# Any one use these goggles?



## Thunderbolt42 (Dec 3, 2008)

I might get some Boardzone Goggles - Von Zipper Feenom Replicator von zipper feenoms

I know before i said i was gunna go with the dragons but if these are good,im buying them tonight

And would they look good with a white helmet?Im shit at style and that stuff


----------



## FoShizzle (Nov 6, 2008)

Dunno if you already bought them but they are sold here at a cheaper price, and you can have more selection...Von Zipper Goggles Von Zipper Feenom Goggles


----------



## Thunderbolt42 (Dec 3, 2008)

I wanna buy it in canada,so when you said theyres more choices you are sorta saying they look gay?

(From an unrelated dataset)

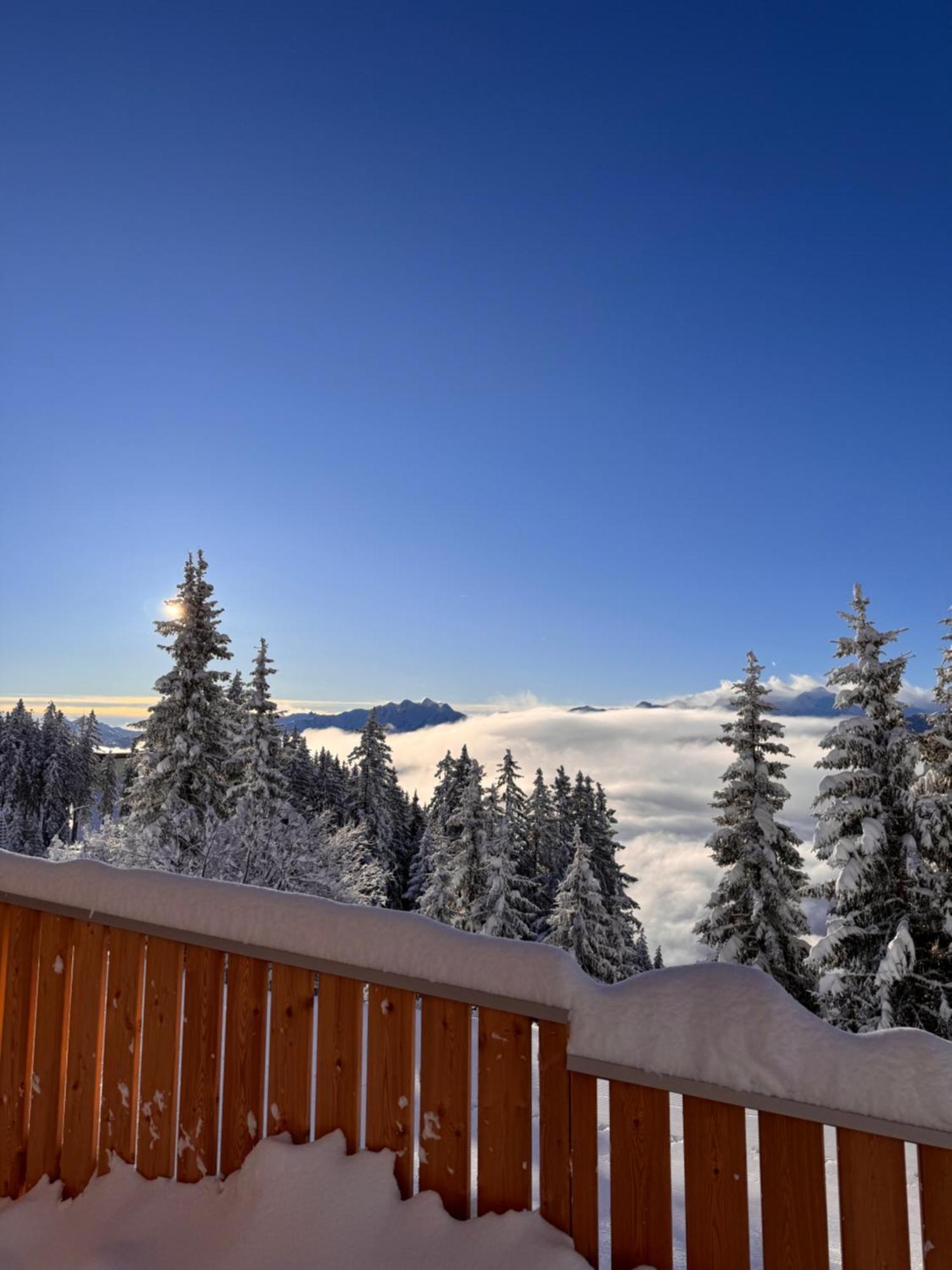 زيل أم سي Glockneralm - Exklusiv Erreichbar Mit Skilift المظهر الخارجي الصورة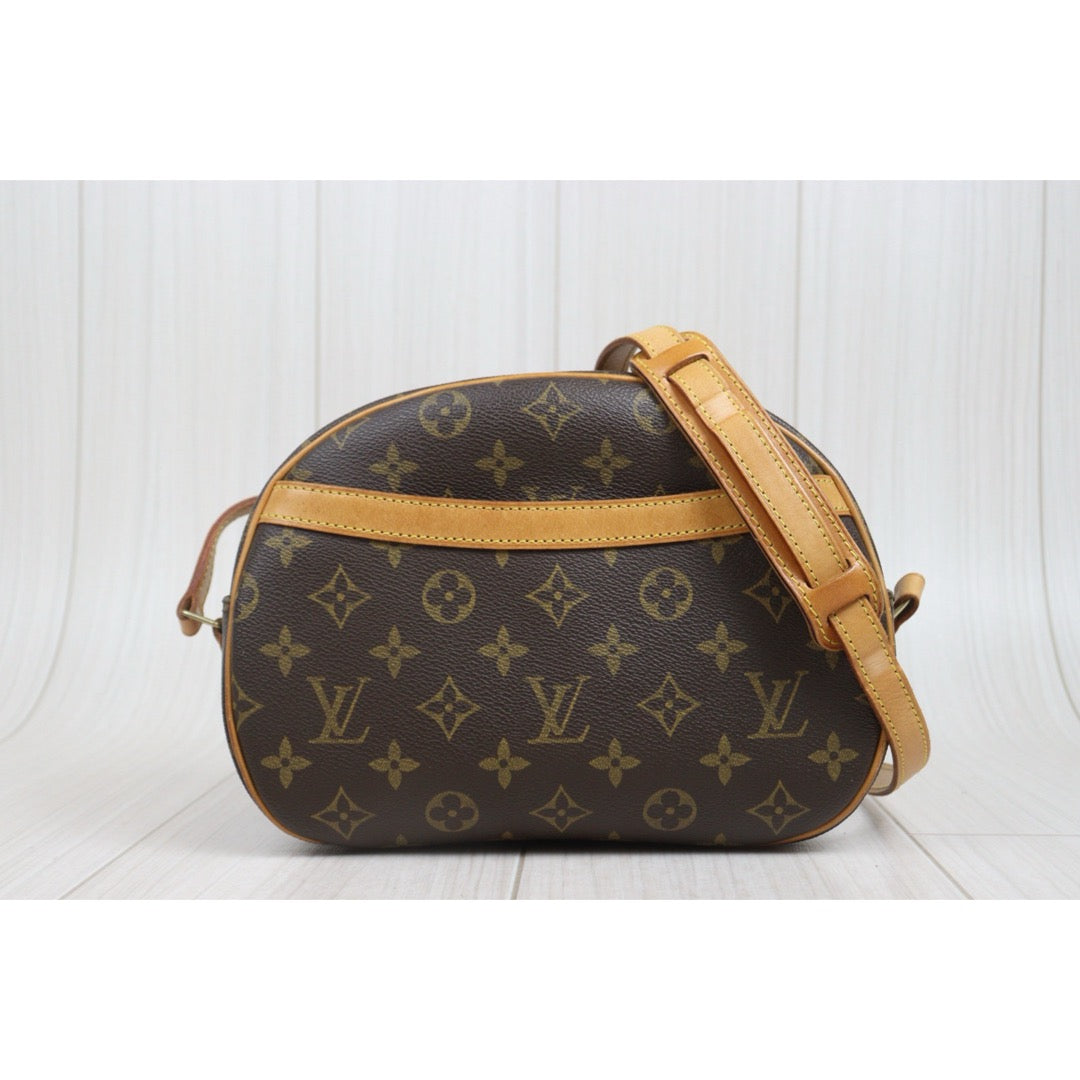 Include Entrupy Certificate of Authenticity｜Good ( Rank AB)｜Louis Vuitton Monogram Blower Shoulder Bag｜26072103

i got my board and stuff on sierra, but this time i dont wanna pay too much for shipping,


----------



## FoShizzle (Nov 6, 2008)

Did I say they look gay? I don't think so. And I live in Canada, and when I order from Sierra, shipping is free. So basically I'll be paying $98 while you'll be paying $111.99 (thats not including taxes or shipping). BUT your choice buddy. oh and, that $98 is TOTAL including taxes and shipping.


----------



## Thunderbolt42 (Dec 3, 2008)

o well i didnt know the shipping was free
i will check out sierra then


----------



## SWAGGER (Jan 11, 2009)

those goggles are pimp. I like things with more color. But im getting a mental picture of a black jacket and all red pants to go with.


----------



## SFshredder (Apr 8, 2008)

I've got a pair of Von Zipper Feenoms and I absolutely love them. They are so sweet. Great field of vision and they look great too.


----------



## Guest (Feb 24, 2009)

i rock da Anon Figment goggles.sweet style to them


----------



## markee (Jan 1, 2009)

I was at Whistler/Blackcomb Wed-Fri last week. I have never seen so many Feenoms in one place at the same time. I thought I was unique cuz I never saw anyone with Feenoms at my local mountain. but at Whistler... wow. I was amazed.


----------